Is rs114751021 linked to C. diff infection risk?
In one study of over 16,000 people, this variant was associated with about 2.4 times greater odds of C. diff infection among antibiotic users. However, the association was not significant in the broader study population, and no independent replication has been reported, so the evidence is considered preliminary.
What genes are affected by rs114751021?
Functional analyses point to three MHC-region genes as likely effectors: MICA, C4A/C4B, and NOTCH4. Lower MICA expression and higher C4A and NOTCH4 expression were each associated with greater C. diff infection risk. GTEx data additionally show the variant increases NOTCH4 expression in blood and MIR6891 expression across multiple tissues.
How reliable is the genetic evidence for this variant?

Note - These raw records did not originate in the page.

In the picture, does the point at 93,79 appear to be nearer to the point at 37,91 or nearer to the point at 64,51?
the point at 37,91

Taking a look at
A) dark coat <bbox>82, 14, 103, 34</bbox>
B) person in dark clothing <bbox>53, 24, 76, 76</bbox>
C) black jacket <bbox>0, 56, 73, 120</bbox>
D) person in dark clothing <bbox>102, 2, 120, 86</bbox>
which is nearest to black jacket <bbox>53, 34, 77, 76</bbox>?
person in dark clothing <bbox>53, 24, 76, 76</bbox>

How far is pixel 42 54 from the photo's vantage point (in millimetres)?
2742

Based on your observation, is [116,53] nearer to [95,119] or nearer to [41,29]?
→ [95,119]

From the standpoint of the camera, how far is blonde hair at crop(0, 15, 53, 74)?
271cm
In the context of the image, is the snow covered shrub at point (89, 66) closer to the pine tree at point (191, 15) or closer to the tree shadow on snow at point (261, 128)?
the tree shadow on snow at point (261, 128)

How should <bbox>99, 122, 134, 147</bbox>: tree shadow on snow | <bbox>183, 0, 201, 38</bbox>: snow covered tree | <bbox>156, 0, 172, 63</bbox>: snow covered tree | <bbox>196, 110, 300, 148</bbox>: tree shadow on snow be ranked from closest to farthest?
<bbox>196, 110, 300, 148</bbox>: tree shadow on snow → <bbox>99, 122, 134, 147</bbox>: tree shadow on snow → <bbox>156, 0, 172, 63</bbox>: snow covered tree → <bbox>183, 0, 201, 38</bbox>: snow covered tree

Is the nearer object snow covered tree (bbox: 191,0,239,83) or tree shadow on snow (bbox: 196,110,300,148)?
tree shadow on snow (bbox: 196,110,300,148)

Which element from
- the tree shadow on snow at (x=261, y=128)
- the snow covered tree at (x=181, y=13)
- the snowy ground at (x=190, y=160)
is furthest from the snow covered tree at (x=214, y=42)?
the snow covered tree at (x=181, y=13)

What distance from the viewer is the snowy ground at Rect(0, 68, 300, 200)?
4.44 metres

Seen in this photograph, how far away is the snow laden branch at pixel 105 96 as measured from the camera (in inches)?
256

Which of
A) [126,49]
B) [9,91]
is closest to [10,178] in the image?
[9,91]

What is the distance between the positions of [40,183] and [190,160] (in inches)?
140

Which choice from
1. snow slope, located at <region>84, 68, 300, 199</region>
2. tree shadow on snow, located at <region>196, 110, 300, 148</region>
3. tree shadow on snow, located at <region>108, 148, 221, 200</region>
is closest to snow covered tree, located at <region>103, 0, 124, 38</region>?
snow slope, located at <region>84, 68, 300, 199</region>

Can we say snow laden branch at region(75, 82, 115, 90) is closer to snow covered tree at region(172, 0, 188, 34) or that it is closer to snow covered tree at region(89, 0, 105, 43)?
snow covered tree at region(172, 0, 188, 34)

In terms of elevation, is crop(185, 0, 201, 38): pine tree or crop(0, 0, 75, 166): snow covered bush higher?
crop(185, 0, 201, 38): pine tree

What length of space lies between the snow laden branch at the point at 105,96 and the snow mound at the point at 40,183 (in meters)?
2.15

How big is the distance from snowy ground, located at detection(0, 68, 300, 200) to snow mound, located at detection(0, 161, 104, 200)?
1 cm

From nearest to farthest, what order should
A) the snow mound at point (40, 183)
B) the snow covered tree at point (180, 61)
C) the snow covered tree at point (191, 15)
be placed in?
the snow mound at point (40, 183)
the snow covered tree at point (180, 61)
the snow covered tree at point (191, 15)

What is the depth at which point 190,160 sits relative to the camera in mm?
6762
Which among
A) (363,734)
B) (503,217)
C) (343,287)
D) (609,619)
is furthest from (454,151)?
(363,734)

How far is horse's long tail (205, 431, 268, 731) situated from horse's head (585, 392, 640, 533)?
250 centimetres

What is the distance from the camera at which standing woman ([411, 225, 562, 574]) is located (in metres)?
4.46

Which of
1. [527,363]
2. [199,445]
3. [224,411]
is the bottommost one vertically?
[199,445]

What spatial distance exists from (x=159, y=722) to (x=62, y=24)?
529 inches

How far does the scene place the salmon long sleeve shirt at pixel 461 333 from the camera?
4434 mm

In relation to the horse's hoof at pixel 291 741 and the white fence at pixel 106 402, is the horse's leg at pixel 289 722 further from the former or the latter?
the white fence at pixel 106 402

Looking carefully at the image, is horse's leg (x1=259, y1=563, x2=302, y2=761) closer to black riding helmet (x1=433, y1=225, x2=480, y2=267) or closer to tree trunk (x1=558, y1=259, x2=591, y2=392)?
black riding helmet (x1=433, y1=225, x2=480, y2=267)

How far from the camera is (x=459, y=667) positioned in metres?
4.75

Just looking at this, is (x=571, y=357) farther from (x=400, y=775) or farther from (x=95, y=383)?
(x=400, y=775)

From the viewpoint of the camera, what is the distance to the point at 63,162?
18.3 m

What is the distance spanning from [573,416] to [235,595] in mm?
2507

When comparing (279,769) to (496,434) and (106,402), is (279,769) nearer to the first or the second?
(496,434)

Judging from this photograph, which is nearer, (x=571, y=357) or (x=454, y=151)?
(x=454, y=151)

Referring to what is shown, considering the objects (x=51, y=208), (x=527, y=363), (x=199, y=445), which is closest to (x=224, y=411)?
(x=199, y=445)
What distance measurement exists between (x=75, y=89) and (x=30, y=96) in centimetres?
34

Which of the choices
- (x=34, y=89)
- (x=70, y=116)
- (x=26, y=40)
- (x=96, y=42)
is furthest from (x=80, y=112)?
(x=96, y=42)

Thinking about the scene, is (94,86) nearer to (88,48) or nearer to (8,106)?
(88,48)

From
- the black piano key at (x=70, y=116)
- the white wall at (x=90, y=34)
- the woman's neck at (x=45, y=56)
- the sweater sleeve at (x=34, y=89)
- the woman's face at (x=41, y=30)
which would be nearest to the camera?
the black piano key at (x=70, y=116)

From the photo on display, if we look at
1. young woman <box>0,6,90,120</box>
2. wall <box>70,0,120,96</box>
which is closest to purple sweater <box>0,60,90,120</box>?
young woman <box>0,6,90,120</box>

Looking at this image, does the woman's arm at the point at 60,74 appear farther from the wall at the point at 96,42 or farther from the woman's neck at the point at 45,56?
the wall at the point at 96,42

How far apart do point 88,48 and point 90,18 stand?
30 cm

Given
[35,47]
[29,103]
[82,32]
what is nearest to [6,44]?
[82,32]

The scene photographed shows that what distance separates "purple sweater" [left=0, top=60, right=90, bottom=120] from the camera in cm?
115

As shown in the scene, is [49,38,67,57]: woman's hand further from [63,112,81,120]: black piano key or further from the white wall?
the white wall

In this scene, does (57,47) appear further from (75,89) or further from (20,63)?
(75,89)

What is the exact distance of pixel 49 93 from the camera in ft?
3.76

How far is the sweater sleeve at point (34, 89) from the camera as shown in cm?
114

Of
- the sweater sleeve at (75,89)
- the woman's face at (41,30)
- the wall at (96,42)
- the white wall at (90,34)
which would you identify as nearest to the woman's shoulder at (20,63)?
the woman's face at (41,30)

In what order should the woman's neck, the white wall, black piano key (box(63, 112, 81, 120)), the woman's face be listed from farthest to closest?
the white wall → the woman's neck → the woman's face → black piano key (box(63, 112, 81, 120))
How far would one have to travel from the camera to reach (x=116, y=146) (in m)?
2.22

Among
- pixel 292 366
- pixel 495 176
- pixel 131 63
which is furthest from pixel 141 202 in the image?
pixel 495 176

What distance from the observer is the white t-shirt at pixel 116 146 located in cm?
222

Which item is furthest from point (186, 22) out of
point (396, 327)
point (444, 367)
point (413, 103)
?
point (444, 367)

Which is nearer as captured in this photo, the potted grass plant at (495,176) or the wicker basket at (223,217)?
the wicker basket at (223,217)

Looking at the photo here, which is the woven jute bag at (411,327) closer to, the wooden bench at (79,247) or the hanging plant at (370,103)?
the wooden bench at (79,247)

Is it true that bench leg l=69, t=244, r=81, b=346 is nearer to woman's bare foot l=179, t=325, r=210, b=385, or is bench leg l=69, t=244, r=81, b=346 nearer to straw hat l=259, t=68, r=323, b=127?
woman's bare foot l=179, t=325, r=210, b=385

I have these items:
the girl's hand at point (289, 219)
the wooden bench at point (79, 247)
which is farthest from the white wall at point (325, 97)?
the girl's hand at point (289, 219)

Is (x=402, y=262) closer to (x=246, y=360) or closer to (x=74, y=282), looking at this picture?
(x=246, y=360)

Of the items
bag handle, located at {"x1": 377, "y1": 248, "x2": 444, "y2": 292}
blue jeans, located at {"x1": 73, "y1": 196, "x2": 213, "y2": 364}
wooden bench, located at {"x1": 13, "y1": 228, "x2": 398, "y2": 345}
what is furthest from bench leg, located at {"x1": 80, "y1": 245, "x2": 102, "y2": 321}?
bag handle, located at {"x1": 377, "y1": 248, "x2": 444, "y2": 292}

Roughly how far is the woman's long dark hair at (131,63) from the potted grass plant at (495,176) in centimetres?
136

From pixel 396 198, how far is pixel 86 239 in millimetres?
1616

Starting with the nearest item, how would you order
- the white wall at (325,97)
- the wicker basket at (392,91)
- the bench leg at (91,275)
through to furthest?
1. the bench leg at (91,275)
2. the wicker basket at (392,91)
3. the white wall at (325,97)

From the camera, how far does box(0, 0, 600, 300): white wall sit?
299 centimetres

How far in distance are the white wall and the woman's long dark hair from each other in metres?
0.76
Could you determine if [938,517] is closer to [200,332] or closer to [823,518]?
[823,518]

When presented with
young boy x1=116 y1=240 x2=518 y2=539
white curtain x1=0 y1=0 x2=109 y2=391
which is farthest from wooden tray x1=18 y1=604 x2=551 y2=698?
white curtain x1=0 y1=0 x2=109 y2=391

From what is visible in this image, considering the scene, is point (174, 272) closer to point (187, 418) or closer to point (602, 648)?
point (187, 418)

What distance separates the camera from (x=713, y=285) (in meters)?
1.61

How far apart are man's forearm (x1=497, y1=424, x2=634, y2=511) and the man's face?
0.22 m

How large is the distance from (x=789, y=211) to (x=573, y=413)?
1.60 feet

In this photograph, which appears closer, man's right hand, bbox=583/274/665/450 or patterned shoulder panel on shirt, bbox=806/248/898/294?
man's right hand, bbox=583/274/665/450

The finding comes from a single study with 1,160 C. diff cases and 15,304 controls, and reached statistical significance only within the antibiotic-user subgroup, not the full cohort. Subgroup-restricted signals can inflate effect sizes, and the study authors themselves call for future replication and functional validation before strong conclusions can be drawn.
Why is the MHC region relevant to gut infection?
The major histocompatibility complex (MHC) on chromosome 6 encodes many proteins central to immune recognition and response. The genes implicated near this variant - MICA, C4A/C4B, and NOTCH4 - are all involved in immune signaling, and changes in their expression levels were statistically linked to differential C. diff infection risk in the study.